Source document =>

-------------------------

Tongue coating (yellow color) was found in four participants (7.4%) in the RT-PCR-positive group and only two participants (2.4%) in the symptomatic negative group, with no statistically significant difference between the groups. In addition, tongue coating and glossitis with indentations appeared together in some patients and were observed in both groups. According to a retrospective cross-sectional study of tongue features in 1043 patients with COVID-19[22], with disease progression, the proportion of critically ill patients with yellow tongue coating increased to 62.5%. The authors agreed that fever and infection might cause it to turn yellow. Furthermore, the degree of yellow coating was positively correlated with the degree of lung infection and disease severity. In addition, tongue color change could be attributed to difficulties in complying with meticulous oral hygiene measures, as the severity of the disease increases and deteriorates[23].

-------------------------

What you will do =>
(A) Answer these questions from the passage on tongue coating in COVID-19:
(i) How many participants in the RT-PCR-positive group had yellow tongue coating?
(ii) How many patients with COVID-19 were included in the retrospective cross-sectional study of tongue features?
(iii) To what proportion did yellow tongue coating rise among critically ill patients as the disease progressed?
(B) Go on with the passage on tongue coating in COVID-19 from its last sentence.

-------------------------

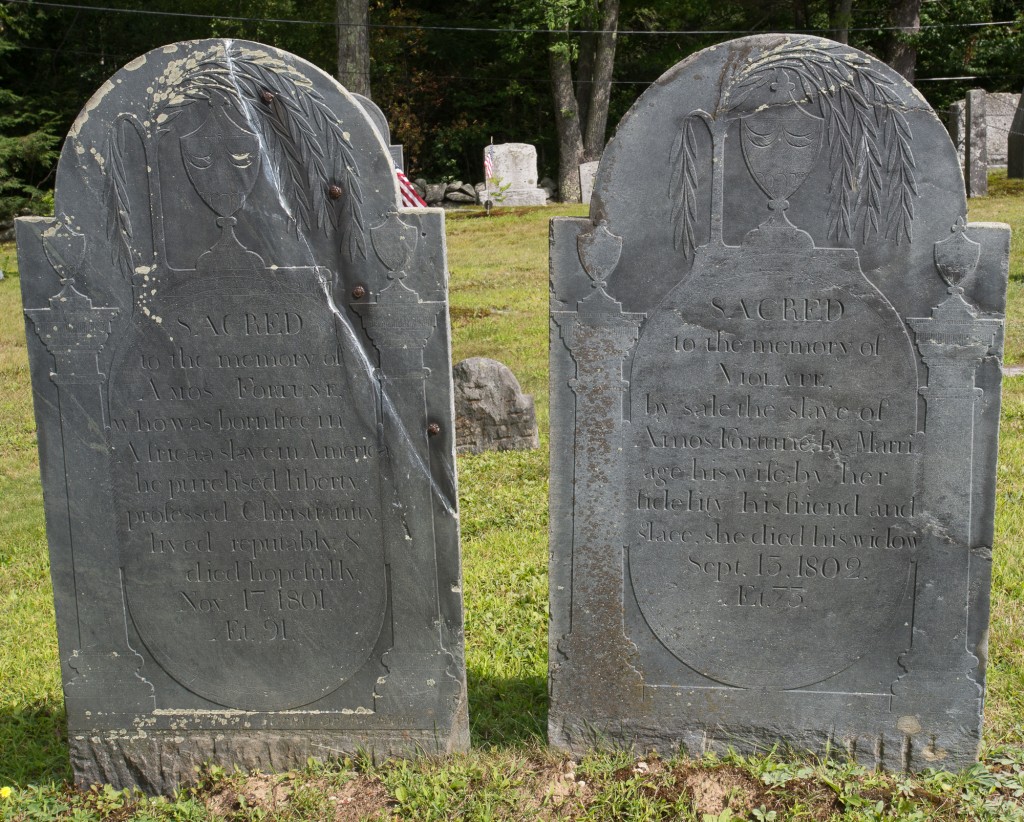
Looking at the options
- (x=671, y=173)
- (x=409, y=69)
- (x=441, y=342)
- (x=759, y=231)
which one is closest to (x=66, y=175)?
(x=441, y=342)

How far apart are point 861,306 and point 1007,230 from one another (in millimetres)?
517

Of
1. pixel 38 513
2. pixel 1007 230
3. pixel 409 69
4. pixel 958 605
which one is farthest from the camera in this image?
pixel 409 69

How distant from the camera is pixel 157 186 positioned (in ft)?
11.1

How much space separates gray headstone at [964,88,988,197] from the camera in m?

-------------------------

Per-task outputs =>
(A)
(i) Four participants (7.4%)
(ii) 1043 patients
(iii) 62.5%

(B)
Petechiae were found in the RT-PCR-positive group (n = 4; 7.4%) and the symptomatic negative group (n = 3; 3.7%). These findings are consistent with those of previous studies that reported petechiae on the palate, lower lip, and oropharyngeal mucosa during COVID-19 [24, 25]. These authors suggested that the oral lesions were associated with COVID-19. In our study, petechiae were found in the soft palate of seven patients. However, the direct effect of SARS-COV-2 on these lesions remains uncertain because other conditions may be related to these findings besides viral infection, such as adverse drug reactions [24].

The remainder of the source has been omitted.